I. Introduction
With the 60 GHz IEEE 802.11ad technology, this paper proposes a novel medical imaging cloud network architecture that consists of (i) in-hospital medical image big-data database, (ii) an AP scheduler, and (iii) IEEE 802.11ad access points (APs) [1]. The medical image big-data database is connected to the all deployed IEEE 802.11ad APs via the AP scheduler. The deployed IEEE 802.11ad APs can be densely located within large-scale hospital building. In this densely deployed network topology, the closely and densely located IEEE 802.11ad APs can generate interference among them. This is the main reason why the proposed hospital healthcare cloud architecture requires an AP scheduler.
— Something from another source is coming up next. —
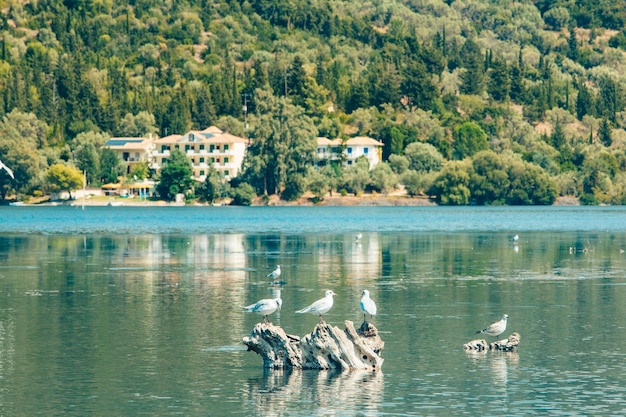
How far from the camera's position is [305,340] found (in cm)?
2944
The medical machines (including magnetic resonance imaging (MRI) and computed tomography (CT)) and users (including doctors and patients with wearable sensors) in the hospital networks can be wirelessly connected to the medical imaging big data database via the randomly and densely deployed IEEE 802.11ad APs. Moreover, the sizes of medical images are quite big, therefore, the queue management in each IEEE 802.11ad AP is important (to deal with potential queueing delays and overflows in each AP), and this management operation is closely related to the AP scheduling. Therefore, this paper proposes an AP scheduling algorithm for this proposed hospital healthcare medical imaging cloud architecture under the consideration of queue-backlog sizes. For the AP scheduling,
This paper formulates the problem with the theory of a max-weight independent set (MWIS) [2].
Based on the MWIS formulation, this paper makes a synchronous scheduling decision with discrete-time queue-weighted learning.